Durante el Mundial de Brasil 2014 el mayor instituto de sondeos del país hizo encuestas a pie de estadio para definir el perfil de la torcida. El resultado confirmó lo que cualquiera podía –puede– comprobar echando un vistazo a la grada: el 90 % dijo pertenecer a los dos estratos más altos de la sociedad, con índices muy superiores de ingresos y educación a la media del país. Y –factor inherente– con la tez más clara. El titular de Folha de São Paulo, el mayor periódico del país, de orientación centro-derecha, era elocuente: “Blancos y ricos son mayoría en la torcida”. Ninguna sorpresa.

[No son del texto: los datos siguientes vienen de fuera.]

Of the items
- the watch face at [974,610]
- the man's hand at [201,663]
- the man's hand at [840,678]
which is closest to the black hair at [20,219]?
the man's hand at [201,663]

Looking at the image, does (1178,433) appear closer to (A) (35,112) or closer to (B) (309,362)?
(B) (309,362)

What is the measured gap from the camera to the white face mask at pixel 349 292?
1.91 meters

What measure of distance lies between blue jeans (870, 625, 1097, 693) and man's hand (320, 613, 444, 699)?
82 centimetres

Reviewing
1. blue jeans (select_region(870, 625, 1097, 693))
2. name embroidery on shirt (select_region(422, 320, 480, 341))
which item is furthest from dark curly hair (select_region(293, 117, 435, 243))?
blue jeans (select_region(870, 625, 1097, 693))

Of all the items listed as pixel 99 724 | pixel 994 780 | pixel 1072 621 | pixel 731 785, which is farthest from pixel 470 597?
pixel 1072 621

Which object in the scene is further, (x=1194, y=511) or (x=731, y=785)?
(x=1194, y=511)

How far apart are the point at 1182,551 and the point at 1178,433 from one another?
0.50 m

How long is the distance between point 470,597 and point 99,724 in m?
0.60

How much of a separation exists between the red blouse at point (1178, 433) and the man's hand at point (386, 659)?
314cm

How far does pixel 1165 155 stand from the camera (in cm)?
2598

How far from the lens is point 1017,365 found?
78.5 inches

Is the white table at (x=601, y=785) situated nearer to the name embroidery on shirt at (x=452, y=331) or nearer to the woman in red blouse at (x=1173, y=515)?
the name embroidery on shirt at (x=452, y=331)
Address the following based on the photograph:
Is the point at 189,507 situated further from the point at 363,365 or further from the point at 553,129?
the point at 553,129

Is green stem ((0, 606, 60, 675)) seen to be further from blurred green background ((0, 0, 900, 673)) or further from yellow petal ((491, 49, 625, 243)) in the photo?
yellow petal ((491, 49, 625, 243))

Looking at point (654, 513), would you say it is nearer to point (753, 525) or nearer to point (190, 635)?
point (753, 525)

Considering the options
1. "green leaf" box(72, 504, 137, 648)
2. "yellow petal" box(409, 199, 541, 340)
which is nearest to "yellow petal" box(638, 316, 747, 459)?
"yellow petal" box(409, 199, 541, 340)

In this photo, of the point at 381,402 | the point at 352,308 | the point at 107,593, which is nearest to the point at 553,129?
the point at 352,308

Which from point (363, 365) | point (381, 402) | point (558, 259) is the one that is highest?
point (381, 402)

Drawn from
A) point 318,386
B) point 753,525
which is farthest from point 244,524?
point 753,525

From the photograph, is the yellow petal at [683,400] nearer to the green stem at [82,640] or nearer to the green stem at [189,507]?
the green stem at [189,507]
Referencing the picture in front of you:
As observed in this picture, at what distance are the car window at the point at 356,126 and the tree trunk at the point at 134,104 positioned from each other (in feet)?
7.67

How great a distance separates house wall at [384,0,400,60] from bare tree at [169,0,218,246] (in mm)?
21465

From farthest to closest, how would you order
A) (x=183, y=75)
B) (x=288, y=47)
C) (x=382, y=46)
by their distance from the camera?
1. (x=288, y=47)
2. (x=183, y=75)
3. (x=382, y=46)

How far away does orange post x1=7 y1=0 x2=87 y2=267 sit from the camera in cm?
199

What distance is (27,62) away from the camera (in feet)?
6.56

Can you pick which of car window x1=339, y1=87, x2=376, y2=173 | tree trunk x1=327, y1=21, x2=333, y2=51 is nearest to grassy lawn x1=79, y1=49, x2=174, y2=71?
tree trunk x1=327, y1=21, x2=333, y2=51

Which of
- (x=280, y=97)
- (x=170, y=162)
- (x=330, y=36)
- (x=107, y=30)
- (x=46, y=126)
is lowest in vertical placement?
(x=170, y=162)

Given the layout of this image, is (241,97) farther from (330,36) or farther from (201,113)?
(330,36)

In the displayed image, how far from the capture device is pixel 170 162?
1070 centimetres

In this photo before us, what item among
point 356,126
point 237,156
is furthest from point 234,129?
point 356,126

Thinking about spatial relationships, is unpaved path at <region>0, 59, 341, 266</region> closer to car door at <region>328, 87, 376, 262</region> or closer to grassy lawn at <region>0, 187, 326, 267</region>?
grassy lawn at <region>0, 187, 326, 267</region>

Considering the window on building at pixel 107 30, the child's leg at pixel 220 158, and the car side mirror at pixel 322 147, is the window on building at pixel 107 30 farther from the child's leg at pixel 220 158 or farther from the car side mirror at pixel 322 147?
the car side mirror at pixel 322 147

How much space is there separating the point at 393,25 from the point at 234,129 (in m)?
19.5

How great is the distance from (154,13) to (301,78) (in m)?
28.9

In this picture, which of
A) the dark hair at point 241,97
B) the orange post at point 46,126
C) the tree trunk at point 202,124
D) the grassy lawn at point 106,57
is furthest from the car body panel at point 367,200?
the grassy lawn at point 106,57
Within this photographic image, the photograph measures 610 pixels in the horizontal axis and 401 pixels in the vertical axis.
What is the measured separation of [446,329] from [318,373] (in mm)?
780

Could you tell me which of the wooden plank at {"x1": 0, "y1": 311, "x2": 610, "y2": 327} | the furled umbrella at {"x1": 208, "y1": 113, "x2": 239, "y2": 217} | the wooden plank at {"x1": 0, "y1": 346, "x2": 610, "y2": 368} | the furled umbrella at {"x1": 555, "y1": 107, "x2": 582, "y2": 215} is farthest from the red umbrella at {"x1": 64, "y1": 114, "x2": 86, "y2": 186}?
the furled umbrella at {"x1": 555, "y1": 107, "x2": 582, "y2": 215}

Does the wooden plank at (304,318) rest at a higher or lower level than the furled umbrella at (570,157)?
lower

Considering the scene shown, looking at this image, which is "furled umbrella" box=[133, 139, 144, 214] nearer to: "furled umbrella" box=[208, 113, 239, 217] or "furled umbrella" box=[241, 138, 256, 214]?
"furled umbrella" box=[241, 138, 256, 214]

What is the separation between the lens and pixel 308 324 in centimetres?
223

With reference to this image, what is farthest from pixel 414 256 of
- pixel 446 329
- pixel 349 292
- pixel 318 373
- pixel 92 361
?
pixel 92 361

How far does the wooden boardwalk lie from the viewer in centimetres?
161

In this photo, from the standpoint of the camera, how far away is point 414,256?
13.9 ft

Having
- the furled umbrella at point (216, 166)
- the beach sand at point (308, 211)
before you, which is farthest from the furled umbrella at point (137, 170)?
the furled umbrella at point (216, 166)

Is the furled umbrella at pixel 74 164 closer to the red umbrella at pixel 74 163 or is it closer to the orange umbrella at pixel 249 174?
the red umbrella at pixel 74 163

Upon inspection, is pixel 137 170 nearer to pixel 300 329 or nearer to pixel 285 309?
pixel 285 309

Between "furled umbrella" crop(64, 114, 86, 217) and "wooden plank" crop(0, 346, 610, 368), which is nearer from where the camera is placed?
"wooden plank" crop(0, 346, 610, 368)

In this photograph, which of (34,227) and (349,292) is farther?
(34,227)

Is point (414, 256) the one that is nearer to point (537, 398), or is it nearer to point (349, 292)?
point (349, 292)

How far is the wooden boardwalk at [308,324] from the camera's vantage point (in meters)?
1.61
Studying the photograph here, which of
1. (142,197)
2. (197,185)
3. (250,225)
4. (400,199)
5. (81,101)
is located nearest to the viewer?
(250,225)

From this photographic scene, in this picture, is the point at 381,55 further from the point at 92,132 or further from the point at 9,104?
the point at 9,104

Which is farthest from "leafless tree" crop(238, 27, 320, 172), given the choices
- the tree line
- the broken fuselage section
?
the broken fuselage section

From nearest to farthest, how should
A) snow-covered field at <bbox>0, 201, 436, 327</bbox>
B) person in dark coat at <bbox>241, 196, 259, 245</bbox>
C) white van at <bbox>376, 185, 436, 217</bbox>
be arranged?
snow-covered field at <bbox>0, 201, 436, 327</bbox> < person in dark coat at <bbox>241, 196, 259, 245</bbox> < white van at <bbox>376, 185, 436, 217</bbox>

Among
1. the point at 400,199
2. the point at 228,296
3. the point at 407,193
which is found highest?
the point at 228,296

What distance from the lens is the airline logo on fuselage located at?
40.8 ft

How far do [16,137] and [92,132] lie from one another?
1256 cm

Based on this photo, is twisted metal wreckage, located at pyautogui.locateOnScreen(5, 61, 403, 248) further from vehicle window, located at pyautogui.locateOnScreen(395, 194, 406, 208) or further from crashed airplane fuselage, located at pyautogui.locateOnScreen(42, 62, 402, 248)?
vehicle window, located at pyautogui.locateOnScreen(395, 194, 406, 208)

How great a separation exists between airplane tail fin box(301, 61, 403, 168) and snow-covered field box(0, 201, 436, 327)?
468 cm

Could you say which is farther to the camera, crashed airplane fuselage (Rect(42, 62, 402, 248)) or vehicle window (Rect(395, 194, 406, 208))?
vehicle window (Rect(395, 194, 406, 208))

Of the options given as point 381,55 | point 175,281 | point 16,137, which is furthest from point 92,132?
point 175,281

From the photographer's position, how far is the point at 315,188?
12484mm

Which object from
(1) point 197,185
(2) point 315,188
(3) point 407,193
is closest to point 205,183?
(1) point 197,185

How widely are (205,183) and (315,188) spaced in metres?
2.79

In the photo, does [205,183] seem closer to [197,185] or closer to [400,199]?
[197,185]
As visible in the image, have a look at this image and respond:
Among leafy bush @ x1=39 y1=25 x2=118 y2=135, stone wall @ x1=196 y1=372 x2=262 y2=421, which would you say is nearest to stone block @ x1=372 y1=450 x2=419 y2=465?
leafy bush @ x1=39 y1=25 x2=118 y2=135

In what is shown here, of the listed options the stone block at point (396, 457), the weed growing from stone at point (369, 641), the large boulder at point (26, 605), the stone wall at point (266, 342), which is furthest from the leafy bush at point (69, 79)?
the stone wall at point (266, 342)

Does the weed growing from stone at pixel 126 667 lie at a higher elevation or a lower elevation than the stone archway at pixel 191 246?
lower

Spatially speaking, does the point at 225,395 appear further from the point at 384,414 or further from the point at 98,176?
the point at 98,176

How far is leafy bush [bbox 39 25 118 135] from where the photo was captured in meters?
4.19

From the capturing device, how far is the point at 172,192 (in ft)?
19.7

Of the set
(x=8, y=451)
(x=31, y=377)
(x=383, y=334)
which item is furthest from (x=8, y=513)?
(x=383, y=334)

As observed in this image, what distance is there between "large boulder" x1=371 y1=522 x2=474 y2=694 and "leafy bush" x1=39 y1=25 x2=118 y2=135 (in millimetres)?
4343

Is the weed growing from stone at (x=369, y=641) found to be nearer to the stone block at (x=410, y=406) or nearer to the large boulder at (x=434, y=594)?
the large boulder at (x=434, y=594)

Brasil arrastra aún hoy la polémica de la elitización de un deporte de raíz popular que se ha ido convirtiendo en espectáculo para unos pocos: los que pueden pagarse la entrada.
El mejor resumen visual lo parió la FIFA –imaginamos que sin querer– durante aquel Mundial. Las retransmisiones de cada partido las abría una cabecera que servía de vergonzante baño de realidad. En dibujos animados, eso sí. Al estilo Disney, chicos mulatos en chanclas juegan al fútbol –en favelas, suburbios, playas– mientras por la pantalla van circulando los estadios donde se celebra el show. El último plano muestra uno de los niños protagonistas con la cara iluminada por los destellos de Maracaná, allá al fondo, inalcanzable. Tan cerca, tan lejos. Esa perfidia oculta bajo el colorín podría tomarse como un retorcimiento sofisticado de lo que ocurría en otras épocas tampoco tan lejanas. Recordemos el archifamoso Cotton Club de Harlem, catedral del jazz en el Nueva York de la Ley Seca, recreado en la película de Francis Ford Coppola. En ella se retrataba la cruda realidad de aquellos años 20 y 30, incluso en la capital más global del mundo: en el Cotton Club no se permitía la entrada a negros, a no ser que fuesen músicos y lo hicieran para subirse al escenario, a batirse el cobre sobre las tablas y recibir el aplauso de la audiencia. No sé a qué nos puede sonar.